E assim ocorre porque, mesmo à míngua de previsão no CTN, não podem logicamente subsistir, numa mesma pessoa de direito público, as qualidades de devedora e credora tributária de si própria.

De efeito, por mais incrível que possa parecer, não raramente acontecem situações em que um ente público tributante, seja a título de sucessão causa mortis, de desapropriação, de confisco ou de um outro translativo da propriedade, torna-se devedor de si mesmo.

Nesses casos, em que o crédito tributário provém da anterior situação dominial do bem, uma vez incorporado esse mesmo bem ao patrimônio do sujeito ativo da tributação, outro fenômeno não pode ocorrer senão a extinção do preexistente crédito tributário por força da confusão.

Tanto é assim que, dispõe o Código Civil de 2002, em seu art. 381, cuja redação repete integralmente o art. 1.049 do Código Civil de 1916: "Extingue-se a obrigação, desde que na mesma pessoa se confundam as qualidades de credor e devedor". E é exatamente por isso que, à falta de previsão específica no CTN, essa norma, embora encartada em diploma típico de direito privado, serve de embasamento legal para extinção do crédito tributário por obra da confusão, providência essa de especial interesse no âmbito da Administração Pública que, por imperativo constitucional, deve guiar-se sempre segundo estrita legalidade (CF/88, art. 37, caput).

Na doutrina e na jurisprudência, conquanto raras, encontram-se algumas manifestações a respeito da confusão, como hipótese extraordinária de extinção do crédito tributário.

Nesse sentido, o saudoso e emérito Professor Aliomar Baleeiro, também Ministro do Excelso Supremo Tribunal Federal, em seu clássico Direito Tributário Brasileiro, 11ª edição, Editora Forense, Rio de Janeiro, 2004, atualizado pela douta Professora Misabel Abreu Machado Derzi, da Universidade Federal de Minas Gerais, às páginas 860 e 861, leciona:

"No Direito Privado, há outras modalidades de extinção de obrigações, como a novação (Código Civil, arts. 999 a 1.008) e a confusão (Código Civil, arts. 1.049 a 1.052), que o CTN não contemplou.

A novação, isto é, constituição de nova dívida para substituição da anterior, ou substituição de credor por outro novo, não parece compatível com a obrigação tributária.

* Material extraído

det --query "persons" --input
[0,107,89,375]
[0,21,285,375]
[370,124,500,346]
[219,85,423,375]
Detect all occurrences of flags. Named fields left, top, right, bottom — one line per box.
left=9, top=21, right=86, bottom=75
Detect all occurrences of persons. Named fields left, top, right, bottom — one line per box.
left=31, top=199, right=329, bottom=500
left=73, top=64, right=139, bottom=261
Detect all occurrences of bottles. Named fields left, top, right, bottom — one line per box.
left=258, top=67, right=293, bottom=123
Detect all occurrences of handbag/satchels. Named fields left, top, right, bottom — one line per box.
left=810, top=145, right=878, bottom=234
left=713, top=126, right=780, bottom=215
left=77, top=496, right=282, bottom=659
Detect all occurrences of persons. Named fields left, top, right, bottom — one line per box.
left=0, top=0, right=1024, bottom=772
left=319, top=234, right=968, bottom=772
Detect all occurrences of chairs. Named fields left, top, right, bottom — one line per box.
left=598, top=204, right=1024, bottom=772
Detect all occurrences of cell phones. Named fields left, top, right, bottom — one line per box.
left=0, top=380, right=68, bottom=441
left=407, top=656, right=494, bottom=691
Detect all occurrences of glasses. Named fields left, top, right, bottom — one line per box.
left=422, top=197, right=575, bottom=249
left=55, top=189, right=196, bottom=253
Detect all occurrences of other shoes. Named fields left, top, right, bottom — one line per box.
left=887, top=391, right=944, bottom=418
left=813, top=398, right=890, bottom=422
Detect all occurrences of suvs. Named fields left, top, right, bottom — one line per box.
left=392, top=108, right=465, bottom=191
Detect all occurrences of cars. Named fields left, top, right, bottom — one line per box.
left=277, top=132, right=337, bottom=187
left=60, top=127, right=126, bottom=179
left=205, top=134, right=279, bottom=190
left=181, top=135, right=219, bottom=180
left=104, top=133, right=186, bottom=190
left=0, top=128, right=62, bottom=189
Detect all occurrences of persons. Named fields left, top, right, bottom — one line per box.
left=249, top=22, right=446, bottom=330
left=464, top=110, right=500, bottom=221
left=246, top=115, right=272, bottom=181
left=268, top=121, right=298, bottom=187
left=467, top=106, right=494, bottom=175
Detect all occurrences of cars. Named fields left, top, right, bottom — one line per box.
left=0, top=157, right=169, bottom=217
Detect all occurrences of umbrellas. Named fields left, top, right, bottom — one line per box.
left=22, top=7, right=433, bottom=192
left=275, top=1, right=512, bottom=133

* O que fazer
Transcreva sem alterações, do trecho sobre a confusão como forma de extinção do crédito tributário, a parte que começa com as palavras que contêm "Nesse sentido, o" e termina em "a obrigação tributária.".

* Resolução do problema
Nesse sentido, o saudoso e emérito Professor Aliomar Baleeiro, também Ministro do Excelso Supremo Tribunal Federal, em seu clássico Direito Tributário Brasileiro, 11ª edição, Editora Forense, Rio de Janeiro, 2004, atualizado pela douta Professora Misabel Abreu Machado Derzi, da Universidade Federal de Minas Gerais, às páginas 860 e 861, leciona:

"No Direito Privado, há outras modalidades de extinção de obrigações, como a novação (Código Civil, arts. 999 a 1.008) e a confusão (Código Civil, arts. 1.049 a 1.052), que o CTN não contemplou.

A novação, isto é, constituição de nova dívida para substituição da anterior, ou substituição de credor por outro novo, não parece compatível com a obrigação tributária.